AI-assisted coding tools aren’t technical debt creators, they’re technical debt accelerants. If an organization already struggles with code backlog, quality, or maintainability, AI doesn’t introduce new debt; it simply amplifies existing weaknesses by producing more code faster than governance and review processes can handle. The real risk lies not in the code itself, but in the unsupportable conditions that emerge when AI-generated output bypasses established development, testing, and secure coding standards.

Addressing this risk requires cross-functional governance between Security Architecture, Engineering, and DevOps, ensuring that AI-generated code is subject to the same vulnerability management, peer review, and lifecycle controls as human-written code. In short, AI accelerates both opportunity and risk, organizations that mature their secure development and change management processes in parallel will stay ahead of that curve instead of being buried by it.

Group Director of Information Security in Banking8 days ago

I really wish we’d use the terms alongside their definitions, but it seems “technical debt” is now being used just as a euphemism for certain developers (in-house or outsourced) incompetence. Bad coding doesn't equal technical debt. A bad developer with an AI alongside him/her, will still be just as bad a developer.
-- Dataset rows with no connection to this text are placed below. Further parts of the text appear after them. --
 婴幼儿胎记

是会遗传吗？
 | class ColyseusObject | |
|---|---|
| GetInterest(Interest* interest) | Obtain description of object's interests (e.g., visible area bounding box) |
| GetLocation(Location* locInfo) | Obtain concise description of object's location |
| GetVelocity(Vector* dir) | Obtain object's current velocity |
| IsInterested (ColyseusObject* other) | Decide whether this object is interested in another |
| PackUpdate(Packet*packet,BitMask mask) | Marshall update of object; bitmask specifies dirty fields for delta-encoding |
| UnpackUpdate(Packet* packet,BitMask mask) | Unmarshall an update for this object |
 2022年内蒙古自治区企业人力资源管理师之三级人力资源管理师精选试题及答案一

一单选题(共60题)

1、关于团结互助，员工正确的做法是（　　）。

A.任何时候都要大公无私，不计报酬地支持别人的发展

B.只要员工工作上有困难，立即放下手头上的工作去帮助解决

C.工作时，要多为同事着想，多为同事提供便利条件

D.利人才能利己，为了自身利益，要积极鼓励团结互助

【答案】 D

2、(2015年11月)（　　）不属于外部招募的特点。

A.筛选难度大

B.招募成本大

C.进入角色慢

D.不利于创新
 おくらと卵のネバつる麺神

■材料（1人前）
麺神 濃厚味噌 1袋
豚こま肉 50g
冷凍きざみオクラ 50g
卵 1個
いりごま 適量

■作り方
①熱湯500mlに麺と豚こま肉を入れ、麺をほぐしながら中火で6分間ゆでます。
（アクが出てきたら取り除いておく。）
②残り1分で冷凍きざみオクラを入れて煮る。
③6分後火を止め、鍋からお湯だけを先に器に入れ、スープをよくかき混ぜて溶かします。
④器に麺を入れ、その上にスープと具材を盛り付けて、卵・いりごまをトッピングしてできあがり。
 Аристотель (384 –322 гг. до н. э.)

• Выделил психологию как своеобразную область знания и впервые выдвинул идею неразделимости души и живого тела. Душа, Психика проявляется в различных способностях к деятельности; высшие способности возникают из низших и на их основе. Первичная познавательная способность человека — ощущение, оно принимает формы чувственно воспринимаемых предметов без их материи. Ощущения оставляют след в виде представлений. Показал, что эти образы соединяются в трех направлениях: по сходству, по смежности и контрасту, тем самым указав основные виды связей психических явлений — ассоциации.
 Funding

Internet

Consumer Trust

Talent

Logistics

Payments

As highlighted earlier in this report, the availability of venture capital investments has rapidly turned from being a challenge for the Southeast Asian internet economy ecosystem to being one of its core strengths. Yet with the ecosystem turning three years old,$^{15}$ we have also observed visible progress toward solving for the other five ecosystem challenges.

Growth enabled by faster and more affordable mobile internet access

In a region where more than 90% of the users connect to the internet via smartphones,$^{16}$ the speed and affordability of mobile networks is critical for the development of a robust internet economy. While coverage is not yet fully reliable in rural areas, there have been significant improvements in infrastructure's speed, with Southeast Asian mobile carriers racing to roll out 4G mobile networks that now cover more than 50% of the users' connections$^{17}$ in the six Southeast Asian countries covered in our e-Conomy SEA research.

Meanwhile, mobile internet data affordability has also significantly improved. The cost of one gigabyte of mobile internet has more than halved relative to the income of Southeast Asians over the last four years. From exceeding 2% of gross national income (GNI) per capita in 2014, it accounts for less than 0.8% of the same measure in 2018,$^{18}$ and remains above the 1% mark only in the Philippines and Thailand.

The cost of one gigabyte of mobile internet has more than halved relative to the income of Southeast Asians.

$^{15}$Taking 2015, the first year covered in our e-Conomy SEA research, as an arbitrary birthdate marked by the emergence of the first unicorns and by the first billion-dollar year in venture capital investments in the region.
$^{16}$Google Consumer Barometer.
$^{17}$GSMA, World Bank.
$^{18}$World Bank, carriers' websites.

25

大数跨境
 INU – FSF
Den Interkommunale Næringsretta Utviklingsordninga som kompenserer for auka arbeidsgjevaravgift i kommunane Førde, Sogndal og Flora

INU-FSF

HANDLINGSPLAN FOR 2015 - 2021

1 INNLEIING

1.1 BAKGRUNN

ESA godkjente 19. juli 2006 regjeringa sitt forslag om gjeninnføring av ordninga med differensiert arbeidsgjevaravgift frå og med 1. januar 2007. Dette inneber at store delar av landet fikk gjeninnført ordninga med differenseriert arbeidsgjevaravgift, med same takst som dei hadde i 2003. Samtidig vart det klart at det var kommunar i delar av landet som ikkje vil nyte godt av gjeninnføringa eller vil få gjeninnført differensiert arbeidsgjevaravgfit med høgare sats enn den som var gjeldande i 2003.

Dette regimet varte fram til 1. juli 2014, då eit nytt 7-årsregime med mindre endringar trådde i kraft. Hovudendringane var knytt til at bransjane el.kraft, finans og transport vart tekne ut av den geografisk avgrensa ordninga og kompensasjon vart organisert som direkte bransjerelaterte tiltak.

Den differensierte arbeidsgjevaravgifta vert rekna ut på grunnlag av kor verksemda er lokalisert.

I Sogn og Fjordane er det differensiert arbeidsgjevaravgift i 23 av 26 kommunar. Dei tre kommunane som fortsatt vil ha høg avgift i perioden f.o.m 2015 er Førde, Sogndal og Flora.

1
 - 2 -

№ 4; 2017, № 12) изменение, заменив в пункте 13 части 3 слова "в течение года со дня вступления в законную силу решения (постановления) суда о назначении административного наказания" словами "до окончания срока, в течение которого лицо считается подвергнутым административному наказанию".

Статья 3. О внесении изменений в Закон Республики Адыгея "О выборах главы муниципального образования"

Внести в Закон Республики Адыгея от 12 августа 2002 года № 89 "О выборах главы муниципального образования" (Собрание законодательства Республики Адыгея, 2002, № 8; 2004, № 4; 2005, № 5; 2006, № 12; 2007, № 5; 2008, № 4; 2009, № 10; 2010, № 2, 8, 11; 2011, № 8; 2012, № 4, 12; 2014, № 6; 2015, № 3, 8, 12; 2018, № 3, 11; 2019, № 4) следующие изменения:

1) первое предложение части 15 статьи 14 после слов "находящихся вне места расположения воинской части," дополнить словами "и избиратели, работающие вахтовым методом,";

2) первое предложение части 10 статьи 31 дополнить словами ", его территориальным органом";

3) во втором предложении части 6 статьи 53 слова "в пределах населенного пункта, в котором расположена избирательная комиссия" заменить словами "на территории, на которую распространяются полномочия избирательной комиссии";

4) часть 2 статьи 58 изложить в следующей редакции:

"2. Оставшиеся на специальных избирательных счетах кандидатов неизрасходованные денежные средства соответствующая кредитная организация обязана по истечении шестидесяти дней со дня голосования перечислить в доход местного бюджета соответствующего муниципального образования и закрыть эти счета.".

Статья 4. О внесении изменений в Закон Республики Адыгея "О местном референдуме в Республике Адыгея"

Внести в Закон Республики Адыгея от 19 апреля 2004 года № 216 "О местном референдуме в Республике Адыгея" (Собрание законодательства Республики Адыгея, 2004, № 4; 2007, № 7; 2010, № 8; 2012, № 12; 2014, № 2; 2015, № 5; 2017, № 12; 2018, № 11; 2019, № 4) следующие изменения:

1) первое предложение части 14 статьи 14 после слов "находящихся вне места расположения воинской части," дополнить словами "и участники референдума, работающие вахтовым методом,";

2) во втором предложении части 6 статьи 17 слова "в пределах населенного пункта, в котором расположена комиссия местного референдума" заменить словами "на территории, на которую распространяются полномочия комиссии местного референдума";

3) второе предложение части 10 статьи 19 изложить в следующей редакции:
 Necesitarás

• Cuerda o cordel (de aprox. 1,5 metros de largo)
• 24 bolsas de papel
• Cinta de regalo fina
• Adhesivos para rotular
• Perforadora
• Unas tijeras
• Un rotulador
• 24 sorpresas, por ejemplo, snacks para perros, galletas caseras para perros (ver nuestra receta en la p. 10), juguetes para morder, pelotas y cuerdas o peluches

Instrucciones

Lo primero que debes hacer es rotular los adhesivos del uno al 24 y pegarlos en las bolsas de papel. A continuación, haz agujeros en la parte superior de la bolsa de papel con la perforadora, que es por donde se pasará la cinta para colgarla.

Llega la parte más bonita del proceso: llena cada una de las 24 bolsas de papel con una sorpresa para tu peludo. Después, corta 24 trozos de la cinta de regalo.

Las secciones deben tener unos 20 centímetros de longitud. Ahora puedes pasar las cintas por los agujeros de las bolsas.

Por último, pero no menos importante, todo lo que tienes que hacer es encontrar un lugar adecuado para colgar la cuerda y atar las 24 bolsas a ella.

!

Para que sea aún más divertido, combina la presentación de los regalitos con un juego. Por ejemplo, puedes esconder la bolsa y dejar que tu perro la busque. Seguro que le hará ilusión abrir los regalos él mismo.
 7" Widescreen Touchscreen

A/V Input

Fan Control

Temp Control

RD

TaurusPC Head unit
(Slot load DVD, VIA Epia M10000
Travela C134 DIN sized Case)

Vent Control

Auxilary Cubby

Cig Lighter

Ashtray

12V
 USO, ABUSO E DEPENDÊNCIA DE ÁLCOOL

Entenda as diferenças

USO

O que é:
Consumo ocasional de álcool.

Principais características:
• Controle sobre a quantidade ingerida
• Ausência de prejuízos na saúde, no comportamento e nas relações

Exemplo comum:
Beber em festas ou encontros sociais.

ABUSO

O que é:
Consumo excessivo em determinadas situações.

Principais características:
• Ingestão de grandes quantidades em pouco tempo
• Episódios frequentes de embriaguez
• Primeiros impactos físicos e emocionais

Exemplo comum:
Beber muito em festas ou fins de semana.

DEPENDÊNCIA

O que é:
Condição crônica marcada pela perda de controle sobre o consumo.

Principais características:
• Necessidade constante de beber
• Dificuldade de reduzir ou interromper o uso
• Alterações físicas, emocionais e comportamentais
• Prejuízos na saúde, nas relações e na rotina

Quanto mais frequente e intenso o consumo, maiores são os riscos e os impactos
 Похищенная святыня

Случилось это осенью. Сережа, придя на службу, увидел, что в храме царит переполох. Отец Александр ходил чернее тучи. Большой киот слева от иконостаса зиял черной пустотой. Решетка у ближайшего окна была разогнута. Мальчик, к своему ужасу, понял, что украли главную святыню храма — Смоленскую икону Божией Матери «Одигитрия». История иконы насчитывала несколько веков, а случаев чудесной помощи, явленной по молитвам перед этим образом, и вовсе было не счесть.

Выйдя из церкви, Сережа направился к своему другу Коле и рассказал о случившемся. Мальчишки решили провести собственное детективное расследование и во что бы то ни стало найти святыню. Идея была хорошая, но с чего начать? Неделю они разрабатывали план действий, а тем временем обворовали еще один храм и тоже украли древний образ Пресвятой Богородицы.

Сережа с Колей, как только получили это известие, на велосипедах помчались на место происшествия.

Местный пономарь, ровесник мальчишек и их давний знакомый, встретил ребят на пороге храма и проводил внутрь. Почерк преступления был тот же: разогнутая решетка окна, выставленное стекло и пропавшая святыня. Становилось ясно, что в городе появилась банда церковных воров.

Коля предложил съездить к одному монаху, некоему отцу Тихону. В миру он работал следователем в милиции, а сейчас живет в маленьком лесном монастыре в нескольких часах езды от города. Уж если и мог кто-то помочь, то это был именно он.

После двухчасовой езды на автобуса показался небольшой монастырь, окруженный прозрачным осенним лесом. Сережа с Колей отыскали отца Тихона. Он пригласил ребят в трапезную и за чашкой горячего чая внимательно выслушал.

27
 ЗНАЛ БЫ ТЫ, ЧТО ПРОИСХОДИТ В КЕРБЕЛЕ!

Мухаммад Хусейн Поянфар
I have noticed that until recently bad developers typically struggled leading to their slower performance compared to good developers.
Now, with AI, they can generate substandard and insecure code faster and have little incentive or opportunity to improve.
The best scenario is when experienced developers use LLMs to write some simple scripts, generate some basic configurations, header comments, and learn some new basic stuff about the programming languages they may not have typically used before. Identify best developers in your teams whose codes have least findings on bug bounty programs. Retain them if you have that decision making capability and arm them with Ai tools to reduce your technical debt on secure codings.